The RAB model – under which, consumers contribute to the cost of projects during the construction phase – has already been employed for other large infrastructure projects in Britain including the Thames Tideway Tunnel and Heathrow Terminal 5.

Consumers can expect to save more than £30 billion over a project’s lifetime on each new large-scale nuclear power station compared with existing funding mechanisms, the government said.

“The Government’s recently published Net Zero Strategy acknowledges that reliable and affordable nuclear is a vital component of the UK’s future energy mix,” said Chris Ball, Managing Director of Nuclear & Power EMEA at SNC-Lavalin in an emailed response to questions.

“A shift to the RAB model will help to realize these ambitions by providing access to low-rate, long-term sources of finance which would maximize the benefit of new nuclear to the consumer and further reinforce its role as a competitive and secure source of low carbon power.”

The new model will potentially give a solid boost for Britain’s next potential large nuclear project, Sizewell C, a near replica of the Hinkley Point C power station and also backed by France’s EDF.
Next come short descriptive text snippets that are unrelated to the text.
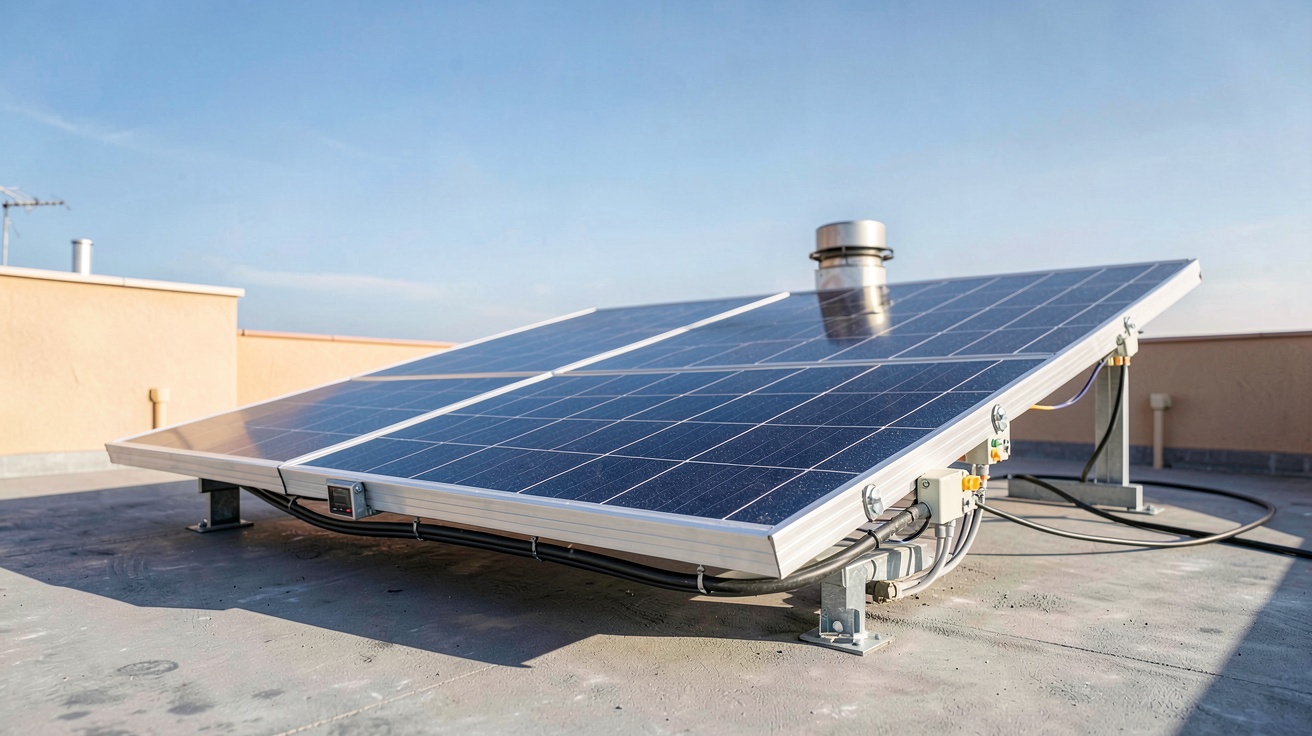 panneau solaire plug and play Leroy Merlin installé sur une terrasse ensoleillée pour optimiser l'ensoleillement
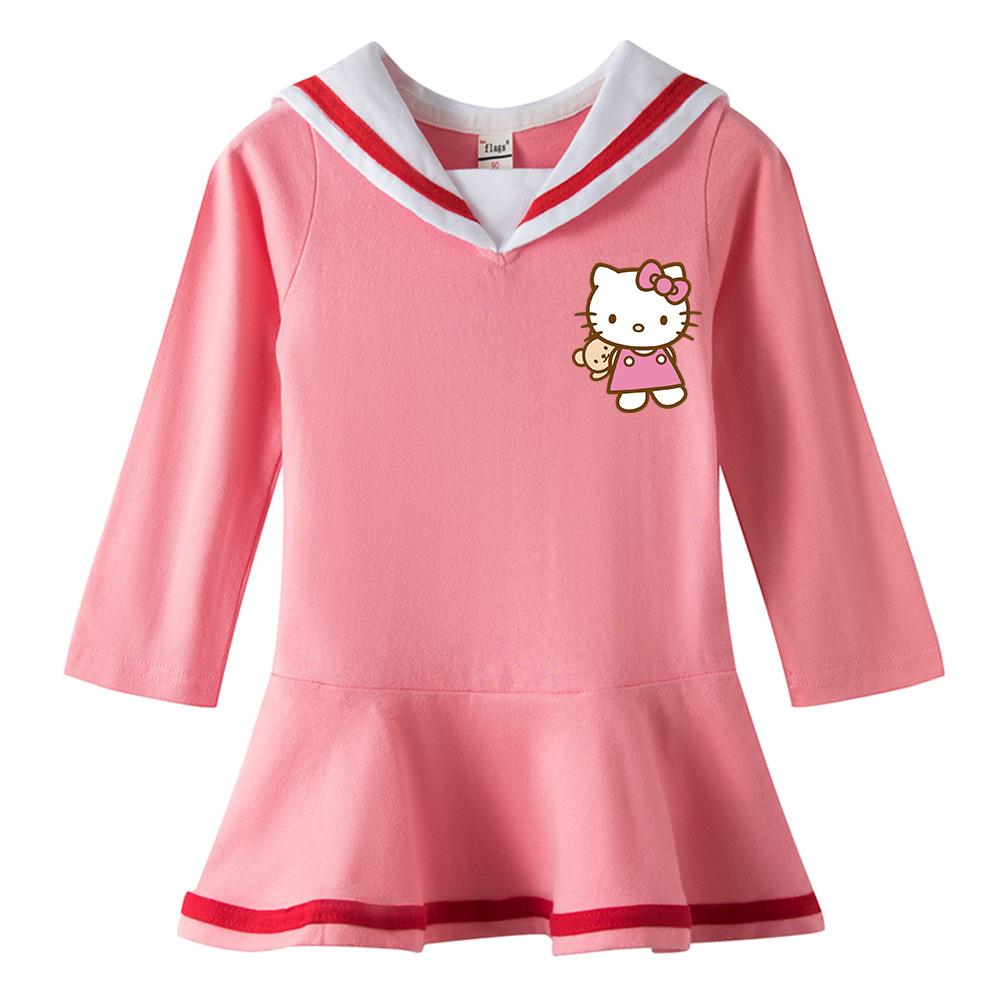 Girls Cotton Long-Sleeve Japanese Academy Style Dress for Toddlers and Babies - Spring & Autumn Fashion Skirt 100 cm розовый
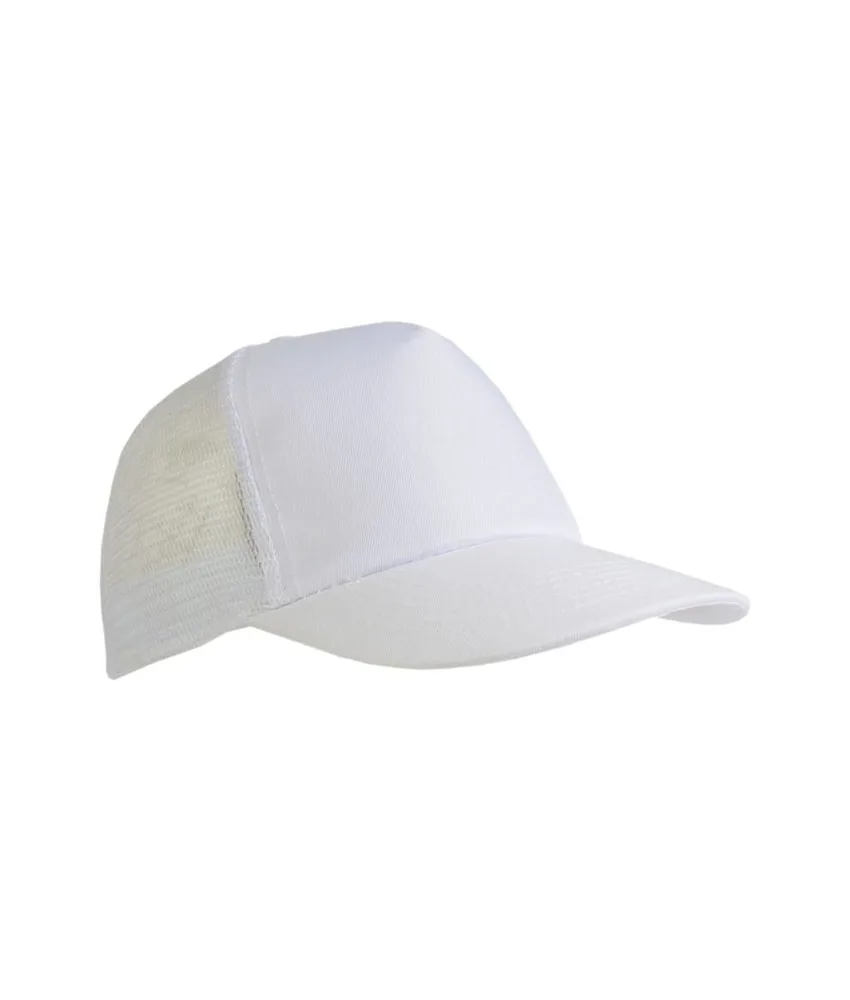 50 pezzi Cappellino in poliestere, 5 pannelli con calotta a rete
Meanwhile, the government put by up to £1.7 billion ($2.3 billion) in direct government funding to enable a large-scale nuclear project to reach a final investment decision as part of the Department for Business, Energy, and Industrial Strategy (BEIS) 2021 spending review. 

The BEISS added that it is in active negotiations with EDF over the Sizewell C project.

“This is a big vote of confidence in nuclear and a historic step forward for nuclear investment, with new money for a large-scale project, alongside money for modular reactors to enable future projects,” says Chief Executive of the Nuclear Industry Association Tom Greatrex says.